Every modality will browse.

Our human autonomy is predicated on our ability to sense, navigate and discern the way we do. We execute based on what we see, hear, and sense in our real, material world.

Agency is more or less the doctrine of mankind as we know it.

Agents have access to vision, audio, and text inputs/outputs. Access is not a robust enough policy or learning framework for true navigation and discernment through all modalities.

Your models still have no clue how to intuitively map out and synthesize these contexts in a way that’s optimal. Browser infrastructure is that map. The map that agents need to truly understand the world they’re navigating.

Browsers are the breeding ground for infinite knowledge and true continual learning for humans and computers alike. All modalities will soon explore the world wide web.

Agents need to understand real world interaction.

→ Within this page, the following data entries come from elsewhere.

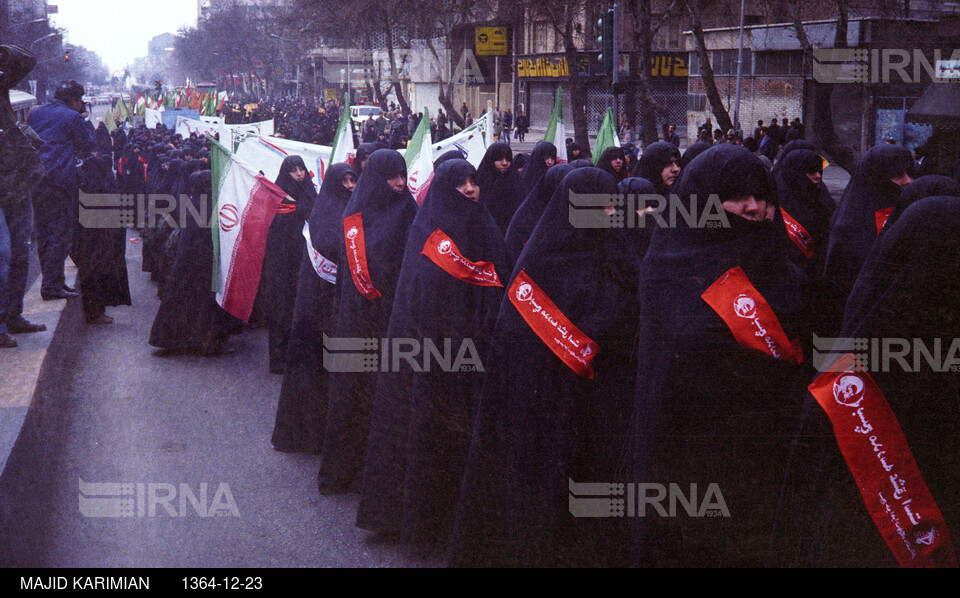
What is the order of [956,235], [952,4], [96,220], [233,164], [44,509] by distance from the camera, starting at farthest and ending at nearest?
[952,4] → [96,220] → [233,164] → [44,509] → [956,235]

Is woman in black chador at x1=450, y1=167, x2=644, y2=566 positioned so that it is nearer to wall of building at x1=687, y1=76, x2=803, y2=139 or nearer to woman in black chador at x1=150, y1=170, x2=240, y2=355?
woman in black chador at x1=150, y1=170, x2=240, y2=355

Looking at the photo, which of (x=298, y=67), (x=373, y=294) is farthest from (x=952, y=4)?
(x=298, y=67)

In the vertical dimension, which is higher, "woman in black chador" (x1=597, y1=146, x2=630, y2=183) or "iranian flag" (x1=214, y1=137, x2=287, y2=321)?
"woman in black chador" (x1=597, y1=146, x2=630, y2=183)

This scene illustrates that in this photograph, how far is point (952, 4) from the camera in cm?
2988

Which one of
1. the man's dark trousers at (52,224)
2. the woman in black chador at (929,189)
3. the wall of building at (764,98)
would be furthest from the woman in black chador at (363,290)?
the wall of building at (764,98)

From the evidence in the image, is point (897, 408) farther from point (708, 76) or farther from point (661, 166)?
point (708, 76)

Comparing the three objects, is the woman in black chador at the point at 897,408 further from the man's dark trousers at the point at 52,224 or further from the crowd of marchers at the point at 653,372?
the man's dark trousers at the point at 52,224

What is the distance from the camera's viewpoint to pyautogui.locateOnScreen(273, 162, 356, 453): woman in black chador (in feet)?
19.0

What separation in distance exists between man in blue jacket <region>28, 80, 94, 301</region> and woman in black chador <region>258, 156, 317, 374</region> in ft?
6.28

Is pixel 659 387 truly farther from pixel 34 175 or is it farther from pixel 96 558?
pixel 34 175

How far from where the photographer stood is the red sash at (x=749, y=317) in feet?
9.30

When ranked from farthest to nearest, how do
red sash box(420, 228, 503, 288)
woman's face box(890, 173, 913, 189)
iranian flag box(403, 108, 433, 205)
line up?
iranian flag box(403, 108, 433, 205)
woman's face box(890, 173, 913, 189)
red sash box(420, 228, 503, 288)

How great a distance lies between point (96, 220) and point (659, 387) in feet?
25.4

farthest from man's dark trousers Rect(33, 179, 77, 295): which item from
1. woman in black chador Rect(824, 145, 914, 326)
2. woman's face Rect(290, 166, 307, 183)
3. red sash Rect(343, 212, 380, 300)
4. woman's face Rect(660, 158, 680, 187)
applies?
woman in black chador Rect(824, 145, 914, 326)
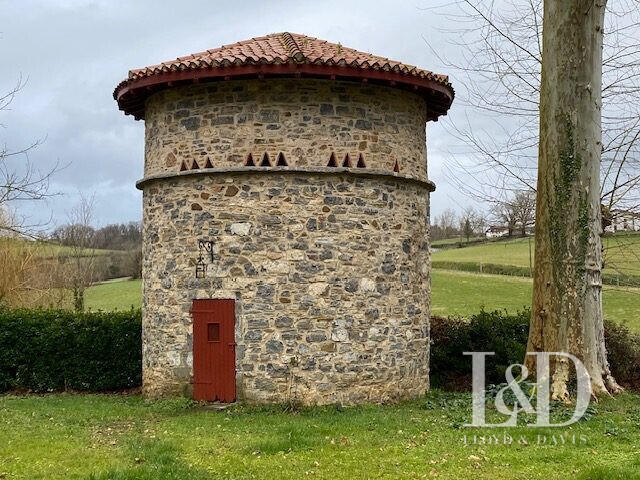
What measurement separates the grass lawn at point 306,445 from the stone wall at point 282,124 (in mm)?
3972

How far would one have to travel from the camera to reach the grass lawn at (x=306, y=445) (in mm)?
6809

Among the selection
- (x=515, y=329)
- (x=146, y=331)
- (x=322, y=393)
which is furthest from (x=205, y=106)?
(x=515, y=329)

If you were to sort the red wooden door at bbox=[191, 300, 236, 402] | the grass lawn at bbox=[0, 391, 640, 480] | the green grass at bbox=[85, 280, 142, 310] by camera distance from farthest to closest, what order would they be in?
the green grass at bbox=[85, 280, 142, 310] → the red wooden door at bbox=[191, 300, 236, 402] → the grass lawn at bbox=[0, 391, 640, 480]

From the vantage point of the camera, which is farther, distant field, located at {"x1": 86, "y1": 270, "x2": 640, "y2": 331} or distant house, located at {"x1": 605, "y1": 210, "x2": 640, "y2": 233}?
distant field, located at {"x1": 86, "y1": 270, "x2": 640, "y2": 331}

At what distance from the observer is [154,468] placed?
22.5 ft

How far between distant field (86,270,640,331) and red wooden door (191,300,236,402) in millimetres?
11723

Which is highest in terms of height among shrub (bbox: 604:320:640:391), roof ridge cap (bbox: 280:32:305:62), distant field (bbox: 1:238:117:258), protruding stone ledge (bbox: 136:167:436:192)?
roof ridge cap (bbox: 280:32:305:62)

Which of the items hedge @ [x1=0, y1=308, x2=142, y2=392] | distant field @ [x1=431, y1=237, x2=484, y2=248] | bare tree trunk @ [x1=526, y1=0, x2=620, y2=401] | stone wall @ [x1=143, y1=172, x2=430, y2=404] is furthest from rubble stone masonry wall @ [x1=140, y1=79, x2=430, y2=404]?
distant field @ [x1=431, y1=237, x2=484, y2=248]

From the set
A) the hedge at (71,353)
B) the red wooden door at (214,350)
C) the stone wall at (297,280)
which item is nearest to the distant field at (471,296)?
the hedge at (71,353)

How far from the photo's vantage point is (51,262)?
28344 millimetres

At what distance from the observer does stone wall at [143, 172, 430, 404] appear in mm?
10531

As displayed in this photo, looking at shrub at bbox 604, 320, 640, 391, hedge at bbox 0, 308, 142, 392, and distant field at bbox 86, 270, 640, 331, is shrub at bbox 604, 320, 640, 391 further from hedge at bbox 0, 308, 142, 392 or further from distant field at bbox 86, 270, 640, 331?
hedge at bbox 0, 308, 142, 392

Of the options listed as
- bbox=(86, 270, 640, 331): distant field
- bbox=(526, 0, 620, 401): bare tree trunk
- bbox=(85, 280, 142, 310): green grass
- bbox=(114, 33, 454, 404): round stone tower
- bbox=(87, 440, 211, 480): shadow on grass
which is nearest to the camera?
bbox=(87, 440, 211, 480): shadow on grass

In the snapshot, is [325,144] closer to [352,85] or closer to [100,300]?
[352,85]
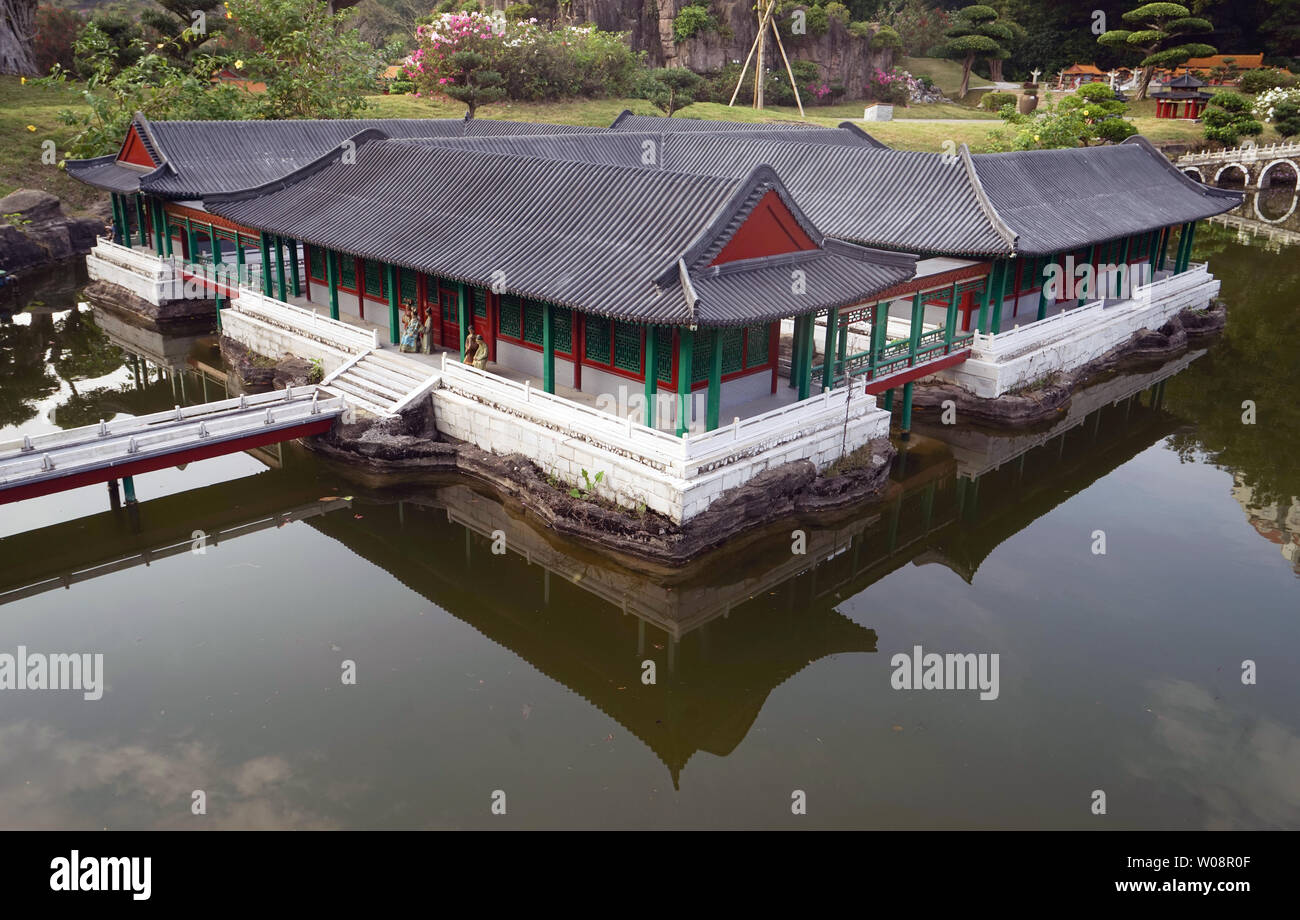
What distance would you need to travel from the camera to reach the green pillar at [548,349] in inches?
974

The browser as an interaction environment

The dynamic web, the live web, is intuitively the correct environment for multimodal agents. It’s visual, textual, structured, dynamic, and adversarially inconsistent. By nature, this makes it the most powerful training ground.

A few months back, we collaborated with Prime Intellect in creating browserenv.com, training and evaluating computer use agents (CUAs) on the dynamic web. The same task may require reading text, interpreting layout, using visual hierarchy, following a workflow, and deciding when not to act.

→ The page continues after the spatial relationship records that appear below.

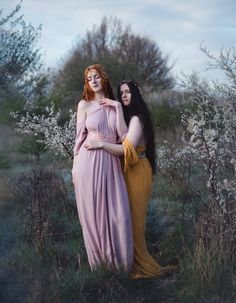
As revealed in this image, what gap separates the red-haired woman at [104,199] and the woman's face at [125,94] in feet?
0.54

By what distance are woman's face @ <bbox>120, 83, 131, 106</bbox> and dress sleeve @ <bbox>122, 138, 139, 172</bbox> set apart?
38 centimetres

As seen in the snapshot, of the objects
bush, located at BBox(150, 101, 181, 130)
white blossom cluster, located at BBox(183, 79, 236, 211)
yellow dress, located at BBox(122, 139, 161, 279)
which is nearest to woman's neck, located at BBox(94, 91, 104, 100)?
yellow dress, located at BBox(122, 139, 161, 279)

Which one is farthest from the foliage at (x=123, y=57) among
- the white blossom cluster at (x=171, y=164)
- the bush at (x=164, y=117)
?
the white blossom cluster at (x=171, y=164)

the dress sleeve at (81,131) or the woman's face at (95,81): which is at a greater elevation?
the woman's face at (95,81)

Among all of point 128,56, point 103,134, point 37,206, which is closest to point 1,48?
point 37,206

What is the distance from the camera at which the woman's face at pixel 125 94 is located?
5.10 meters

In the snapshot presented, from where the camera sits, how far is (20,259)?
5.42 meters

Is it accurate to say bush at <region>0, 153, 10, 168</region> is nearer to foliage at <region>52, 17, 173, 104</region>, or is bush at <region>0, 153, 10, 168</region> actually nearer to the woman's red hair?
the woman's red hair

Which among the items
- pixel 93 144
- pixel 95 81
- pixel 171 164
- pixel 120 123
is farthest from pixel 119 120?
pixel 171 164

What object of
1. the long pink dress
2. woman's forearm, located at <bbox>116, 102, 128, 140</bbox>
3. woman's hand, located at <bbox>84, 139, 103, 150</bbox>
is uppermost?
woman's forearm, located at <bbox>116, 102, 128, 140</bbox>

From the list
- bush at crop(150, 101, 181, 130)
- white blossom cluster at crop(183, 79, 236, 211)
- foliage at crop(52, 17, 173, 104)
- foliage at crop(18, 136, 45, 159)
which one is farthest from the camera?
foliage at crop(52, 17, 173, 104)

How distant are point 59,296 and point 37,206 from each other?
1564mm

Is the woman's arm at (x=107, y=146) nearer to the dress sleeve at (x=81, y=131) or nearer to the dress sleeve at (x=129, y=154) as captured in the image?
the dress sleeve at (x=129, y=154)

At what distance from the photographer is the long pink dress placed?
4.85 m
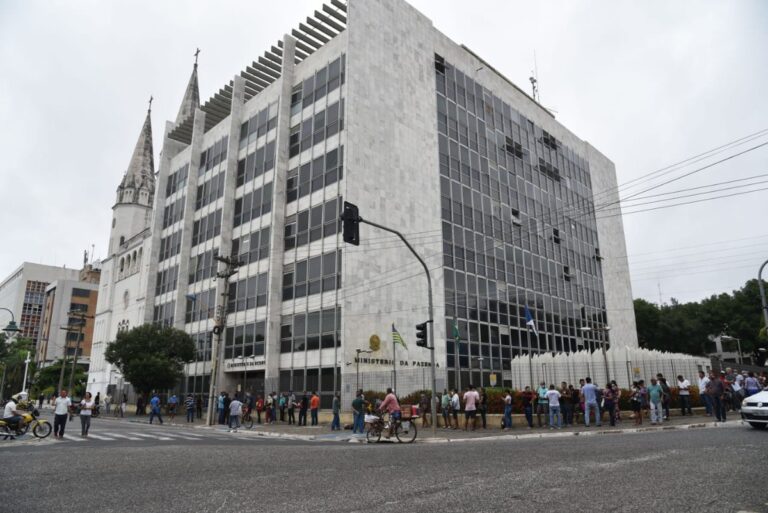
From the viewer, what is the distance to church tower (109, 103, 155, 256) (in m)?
65.8

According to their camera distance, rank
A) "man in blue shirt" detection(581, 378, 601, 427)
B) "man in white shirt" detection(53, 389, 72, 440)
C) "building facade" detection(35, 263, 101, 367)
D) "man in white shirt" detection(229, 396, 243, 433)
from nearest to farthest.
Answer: "man in white shirt" detection(53, 389, 72, 440)
"man in blue shirt" detection(581, 378, 601, 427)
"man in white shirt" detection(229, 396, 243, 433)
"building facade" detection(35, 263, 101, 367)

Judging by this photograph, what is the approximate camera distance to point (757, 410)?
13.8 m

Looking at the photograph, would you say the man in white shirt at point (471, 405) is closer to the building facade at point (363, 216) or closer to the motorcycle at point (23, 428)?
the building facade at point (363, 216)

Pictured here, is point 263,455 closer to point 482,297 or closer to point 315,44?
point 482,297

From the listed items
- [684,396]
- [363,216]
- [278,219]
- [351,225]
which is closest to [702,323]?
[684,396]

For multimodal tasks like this, browser environments can expose many views of the same state:

  • screenshot: what the user sees DOM → what the page contains
  • accessibility tree: what the user can interact with network events
  • what changed URL/session state: where the agent is replay → how the agent got there

Each modality matters. Predictable visual states (recordings, movies, playbacks) are useful, but the novelty of a live browser makes it a true agentic unlock. A live browser is unpredictable in a way recordings and snapshots aren't, making it a richer observation space than anything thats not live.

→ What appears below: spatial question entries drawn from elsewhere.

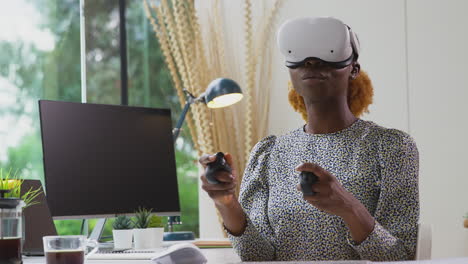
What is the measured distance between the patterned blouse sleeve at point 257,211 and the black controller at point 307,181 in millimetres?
388

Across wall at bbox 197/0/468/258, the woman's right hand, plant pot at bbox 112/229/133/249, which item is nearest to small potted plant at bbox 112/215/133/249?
plant pot at bbox 112/229/133/249

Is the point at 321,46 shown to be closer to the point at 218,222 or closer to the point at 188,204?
the point at 218,222

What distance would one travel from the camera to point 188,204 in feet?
15.1

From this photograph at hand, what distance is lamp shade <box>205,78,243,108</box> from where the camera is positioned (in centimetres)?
267

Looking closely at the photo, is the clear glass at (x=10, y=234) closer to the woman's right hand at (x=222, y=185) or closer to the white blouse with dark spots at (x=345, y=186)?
the woman's right hand at (x=222, y=185)

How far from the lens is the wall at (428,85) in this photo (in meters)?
3.67

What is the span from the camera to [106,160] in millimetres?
2402

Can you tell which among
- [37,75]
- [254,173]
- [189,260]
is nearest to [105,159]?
[254,173]

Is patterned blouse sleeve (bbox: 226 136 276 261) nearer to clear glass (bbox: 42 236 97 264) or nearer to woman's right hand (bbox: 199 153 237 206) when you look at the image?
woman's right hand (bbox: 199 153 237 206)

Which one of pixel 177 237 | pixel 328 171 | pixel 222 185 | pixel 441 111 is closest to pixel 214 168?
pixel 222 185

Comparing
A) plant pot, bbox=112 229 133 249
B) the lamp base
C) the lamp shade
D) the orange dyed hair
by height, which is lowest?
the lamp base

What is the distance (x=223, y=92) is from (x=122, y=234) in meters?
0.66

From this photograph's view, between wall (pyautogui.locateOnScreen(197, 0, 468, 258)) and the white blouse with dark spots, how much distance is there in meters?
1.82

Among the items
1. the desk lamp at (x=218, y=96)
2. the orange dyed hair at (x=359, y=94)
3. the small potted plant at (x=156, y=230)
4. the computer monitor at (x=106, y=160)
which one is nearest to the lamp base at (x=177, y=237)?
the desk lamp at (x=218, y=96)
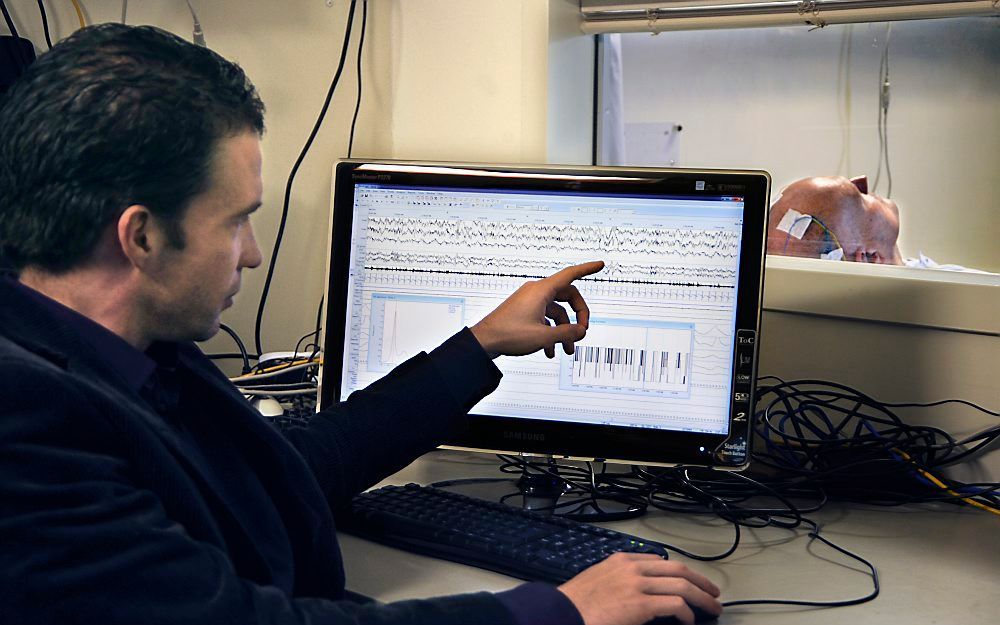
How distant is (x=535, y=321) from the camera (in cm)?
121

There’s been plenty of discussion around how vision will matter enormously going forward for CUAs. Many UI states are only obvious visually with disabled buttons, hidden menus, loading states, canvas-based charts, visual editors, drag-and-drop affordances, map regions, and generated layouts. We’ve read papers like Pix2Struct, ScreenAI, SeeClick, and Ferret-UI , indicating how screens and user interfaces becoming serious multimodal pre surfaces.

But the structured state is too valuable to ignore. The DOM and accessibility tree can make agents more reliable, cheaper to run, easier to evaluate, and easier to debug. The most capable systems are likely to be hybrid: vision-heavy where visual grounding is needed, structure-heavy where precision matters, and trace-aware when learning from prior behavior (Browserbase’s Stagehand is exactly this, more on that further down).

The browser is one of the few environments where all of these modalities can be captured together. Your agent learns how to roll with the punches when its trained on unpredictability.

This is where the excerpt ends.